# The problem:
Leaving out the pictures, copy each record below exactly.
··· Input records
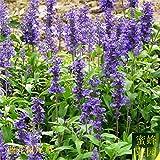 sanhoc fiore blu salvia bonsai polvere calice salvia bonsai mucchio di bonsai blu su 100pcs (lan hua shu wei cao)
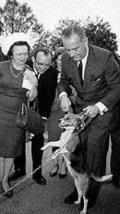 Lyndon_johnson_with_beagles_1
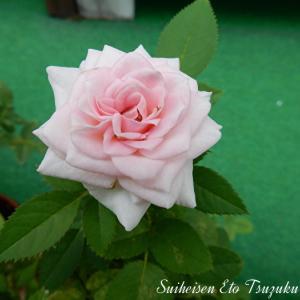 近所の花写真薔薇も咲いていました
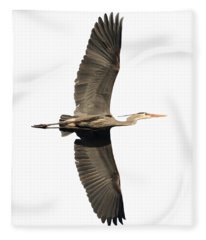 Isolated Great Blue Heron 2018-1 Fleece Blanket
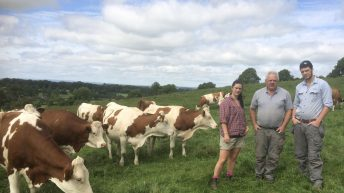 From a make-up career to dairy farming with dad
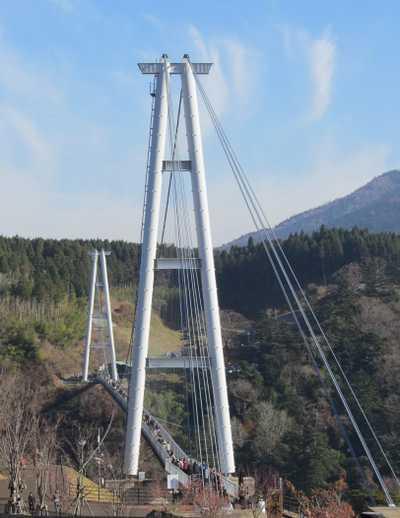 九重夢大吊橋 2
······
# Exercise solution:
 sanhoc fiore blu salvia bonsai polvere calice salvia bonsai mucchio di bonsai blu su 100pcs (lan hua shu wei cao)
 Lyndon_johnson_with_beagles_1
 近所の花写真薔薇も咲いていました
 Isolated Great Blue Heron 2018-1 Fleece Blanket
 From a make-up career to dairy farming with dad
 九重夢大吊橋 2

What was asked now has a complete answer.